La formation aux professions langagières: Nouvelles tendances
This conference gave me a lot of practical ideas to integrate into my courses next year. For instance, I really enjoyed the presentation by Mathieu Leblanc, who carried out an ethonographic study at three Language Service Providers (one public and two private) several years ago. These three LSPs each had at least 35 employees, including new and experienced translators, and he spent one month at each one, conducting interviews and observing workplace practices. (Mathieu presented some of the data from this study at the CATS conference last year. I wrote about it in this post). Although his research goal had been to study translator attitudes toward tools like Translation Memories, the data he gathered during his fieldwork also allowed him to explore questions like “What do translators think about university training programs?” He noted that although both novice and experienced translators noted that university training was good overall, some areas could still be improved: students could be better prepared to meet the productivity demands they will encounter at the workplace, taught not to rely so extensively on tools like Translation Memories, and encouraged to be more critical of sources and translations.

The presentation by Université de Sherbrooke doctoral candidate Fouad El-Karnichi, focused on converting traditional courses to online environments, and I learned that other universities are using a variety of platforms to offer real-time translation courses online. At Glendon, we’ve adopted Adobe Connect for the Master of Conference Interpreting, but the Université du Québec à Trois-Rivières, is using Via for their new online BA in translation. I’ll have to take a look at it to see how it works. Fouad has just posted a few of his own thoughts on the ACFAS conference. You can read them on his blog here.

Finally, Éric Poirier, from the Université du Québec à Trois-Rivières, described a number of activities that could be integrated into a translation course to help familiarize students with online documentary resources like dictionaries, corpora, and concordancers. Here are a few of the activities I found interesting:

  • Have students use a corpus to find collocations for a base word (e.g. Winter + ~cold = harsh)
  • Have students read one of the language columns in Language Update and then translate the word that’s been discussed
  • Have students practice using dictionaries to distinguish between paronyms like affect and effect

In an online course, these kinds of activities could be integrated into the course website via an online form or a quiz that needs to be completed.

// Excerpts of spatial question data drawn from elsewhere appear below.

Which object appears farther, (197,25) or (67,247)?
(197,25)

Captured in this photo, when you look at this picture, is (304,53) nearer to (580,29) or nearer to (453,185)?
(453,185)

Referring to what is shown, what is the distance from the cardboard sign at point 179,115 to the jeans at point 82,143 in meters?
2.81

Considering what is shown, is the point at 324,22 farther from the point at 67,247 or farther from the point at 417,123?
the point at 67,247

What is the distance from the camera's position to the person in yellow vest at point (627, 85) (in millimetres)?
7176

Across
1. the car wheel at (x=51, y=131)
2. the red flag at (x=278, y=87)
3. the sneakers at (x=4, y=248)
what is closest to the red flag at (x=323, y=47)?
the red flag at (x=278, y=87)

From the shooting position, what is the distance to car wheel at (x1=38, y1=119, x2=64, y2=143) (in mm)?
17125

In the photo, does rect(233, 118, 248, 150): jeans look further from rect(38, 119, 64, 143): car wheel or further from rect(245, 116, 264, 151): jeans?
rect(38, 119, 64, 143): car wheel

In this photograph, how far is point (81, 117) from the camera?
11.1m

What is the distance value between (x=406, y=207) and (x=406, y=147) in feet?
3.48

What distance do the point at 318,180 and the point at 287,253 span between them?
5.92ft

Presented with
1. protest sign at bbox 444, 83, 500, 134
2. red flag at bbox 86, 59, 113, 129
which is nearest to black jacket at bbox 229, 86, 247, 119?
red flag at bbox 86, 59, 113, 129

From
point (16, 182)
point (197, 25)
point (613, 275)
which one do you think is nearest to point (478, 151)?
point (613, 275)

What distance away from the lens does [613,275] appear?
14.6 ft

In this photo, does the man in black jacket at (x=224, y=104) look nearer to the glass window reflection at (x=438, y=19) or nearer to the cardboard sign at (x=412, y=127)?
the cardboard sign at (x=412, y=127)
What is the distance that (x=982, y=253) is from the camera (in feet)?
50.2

Other presentations were very interesting as well, but this post is getting a little long, and I also wanted to discuss some of the talks from the second conference.

La traduction comme frontière
Although several presenters cancelled their talks on the first day, we still had some very stimulating discussions about translation as borders, whether these borders are real, imagined, pragmatic, semantic, political, ideological or something else entirely. Two papers were particularly thought-provoking (at least to me): Chantal Gagnon, from the Université de Montréal, spoke about Canadian Throne Speeches since 1970, with particular emphasis on the words “Canada”, “Canadien/canadien” and “Canadian” in these speeches. The fact that the number of occurrences of these words in English and French differed was not really surprising, since Chantal had found similar differences in other Canadian speeches, but the fact that the 2011 Throne Speech under Prime Minister Harper differed from the others was very intriguing. Finally, Alvaro Echeverri, also from the Université de Montréal, raised some very illuminating questions about the limits of translation, particularly with respect to how we might define the term translation. Based on work by Maria Tymoczko, he proposed studying the corpus of texts before trying to determine what should be considered a translation: that way, researchers will know what kinds of translations/adaptations/inspirations to include.

So all in all, these three days in Quebec City were very stimulating, and I’m anxious to incorporate some of these ideas into my courses next year and my research this summer.